We visited Nymans garden at the weekend with friends, to soak up some Spring ambience and join in with their Easter trail for the smalls. There's something so lovely about this time of year, even though it's often freezing cold even in the sunshine and you have to pack both a woolly hat and a sunhat in case the weather changes mid-walk. 
Spring flowers are exceptional. Perhaps it's the flower-less-ness of the Winter time that makes these few months so special. After leafy months of the darker evergreens or soggy browns clinging to gnarly branches, walking into a garden covered in pink and white Magnolia flowers the size of dinner plates, or knee high beds of nodding yellow Daffodils, scented Hyacinths and star-like Hellebores is a sigh of relief and a sign of warmer days to come. 
There is some exceptional planting at Nymans, and it is perhaps easier to enjoy in the summer months as a lot of the garden was roped off to allow the grass to grow and work to be carried out without all of us messing up the nice pathways and churning the lawn to mud, but I still like it in April. 

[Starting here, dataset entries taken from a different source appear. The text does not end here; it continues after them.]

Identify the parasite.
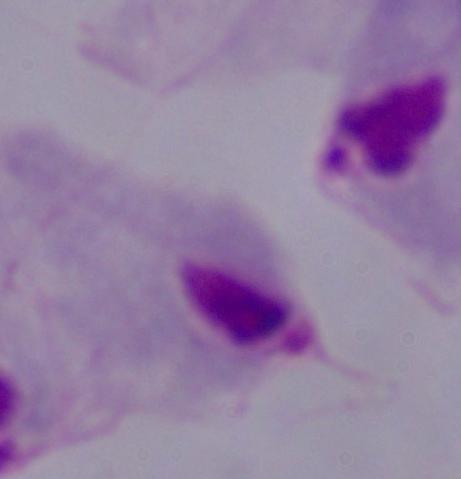
This is a trichomonad.

1000x magnification. Micrograph.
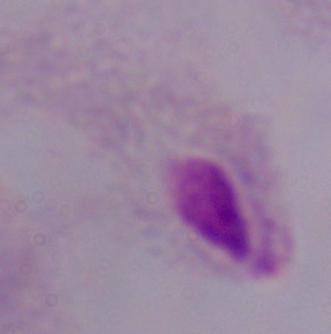 Captured at 1000x magnification. A trichomonad is shown. Micrograph.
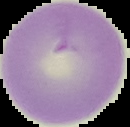
Summary:
  - Image type: segmented cell region on a black background
  - Result: negative for malaria parasites
  - Preparation: thin blood film
  - Image size: 130×127 pixels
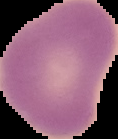

From a thin blood film. Image is 118×139 pixels. Segmented cell region on a black background. Malaria status: uninfected.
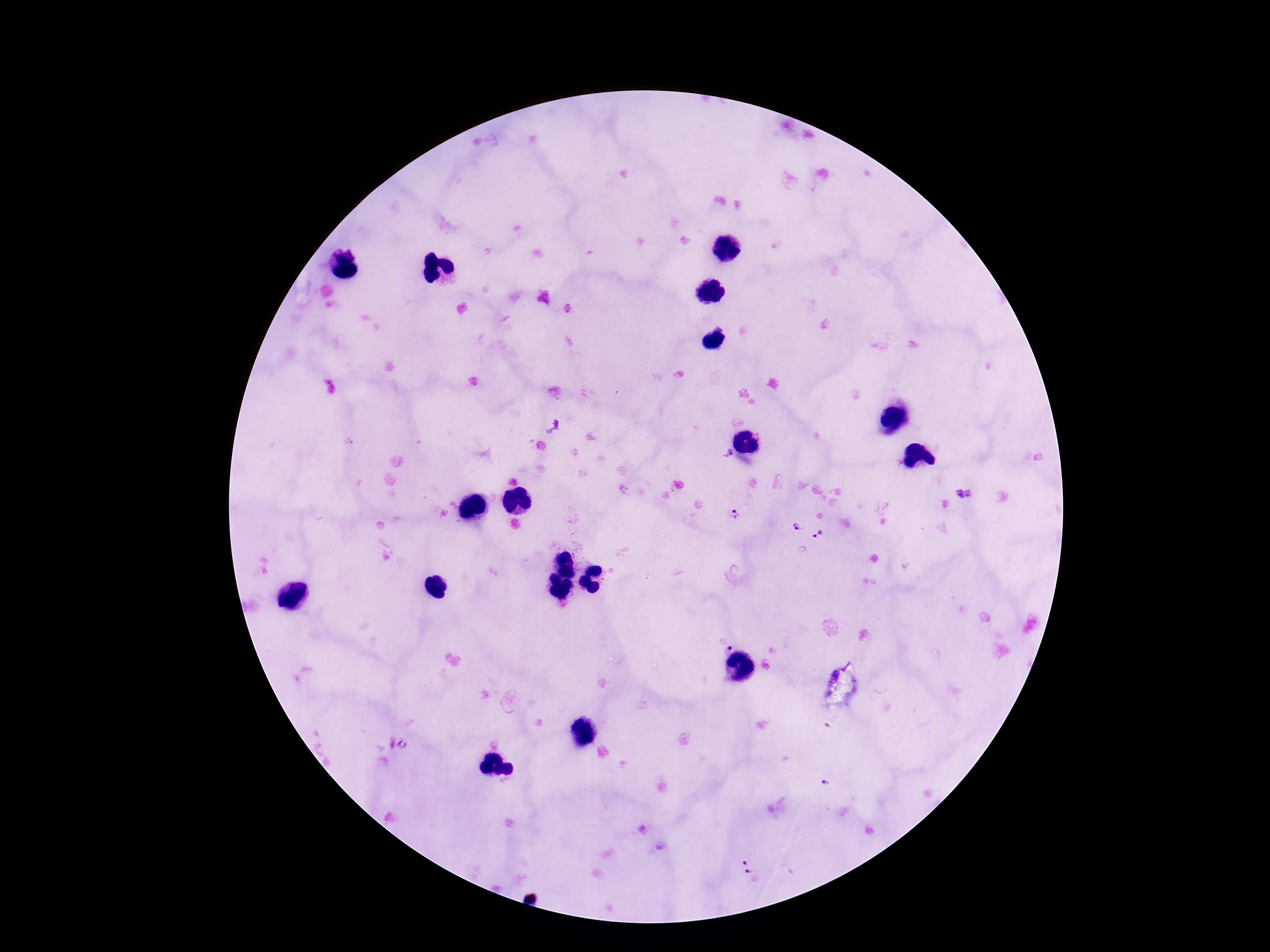
Approximate object centers, in pixels from the top-left corner. Plasmodium parasite locations: (x=725, y=454), (x=965, y=493), (x=732, y=513), (x=797, y=529), (x=822, y=537), (x=724, y=642), (x=825, y=783), (x=750, y=870). Patient malaria status: positive. Thick blood smear. Photographed through the microscope eyepiece with a smartphone camera. Image is 1270×952 pixels. One field from this slide. Giemsa stain. 100x magnification.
Identify the parasite.
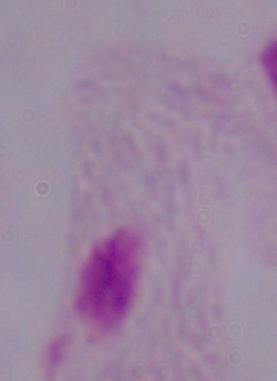
A trichomonad.

Summary:
  - Modality: micrograph
  - Magnification: 1000x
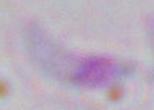

Summary:
  - Modality: photomicrograph
  - Magnification: 1000x
  - Identification: Toxoplasma gondii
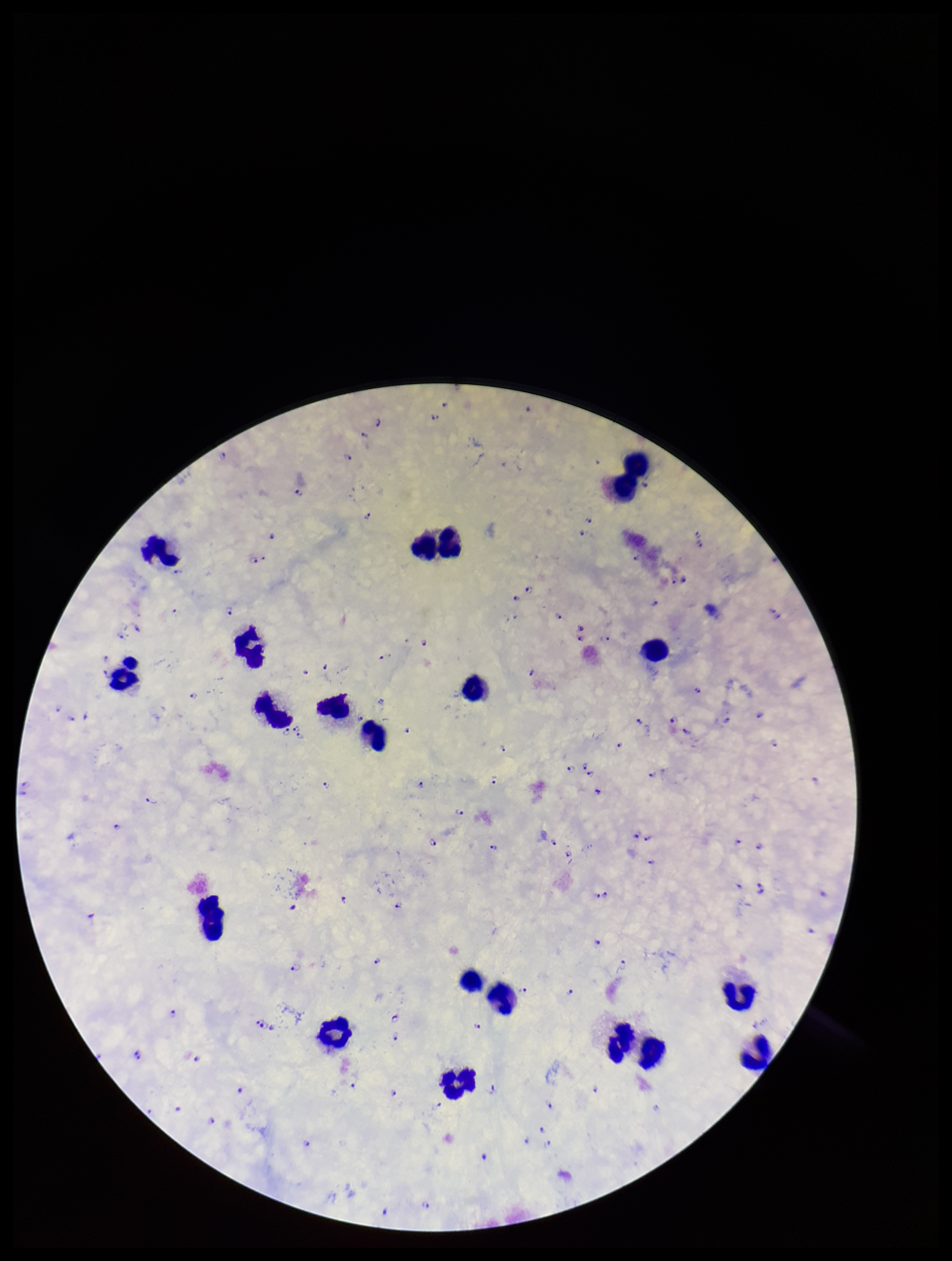

capture = smartphone photograph through the microscope eyepiece
parasite count = 122
leukocyte count = 22
field of view = single
image size = 952×1261 pixels
species reported for this patient = Plasmodium falciparum
preparation = thick blood smear
Plasmodium parasites = detected
patient malaria status = infected
stain = Giemsa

A lot of the Magnolia trees are either starting to turn now, or got a touch wind/frost bitten as there were some crispy brown sections to most of the flowers. Spring flowers are brave, but not always that hardy with an unexpected heavy frost or snowfall. 


My little Easter bunny, mid nibble on a veggie stick by the looks of things! He liked his ears, but was terrible at spotting the items on our Easter hunt - I ended up doing most of the work! Hopefully next year he will be running around and joining in more with the various activities but this year he was just happy to accept his prize of a chocolate egg (not that he needs any, we have a year's supply at least!). 


This bush was glorious, whatever it is. Does anyone know? It was absolutely brimming with teeny white flowers!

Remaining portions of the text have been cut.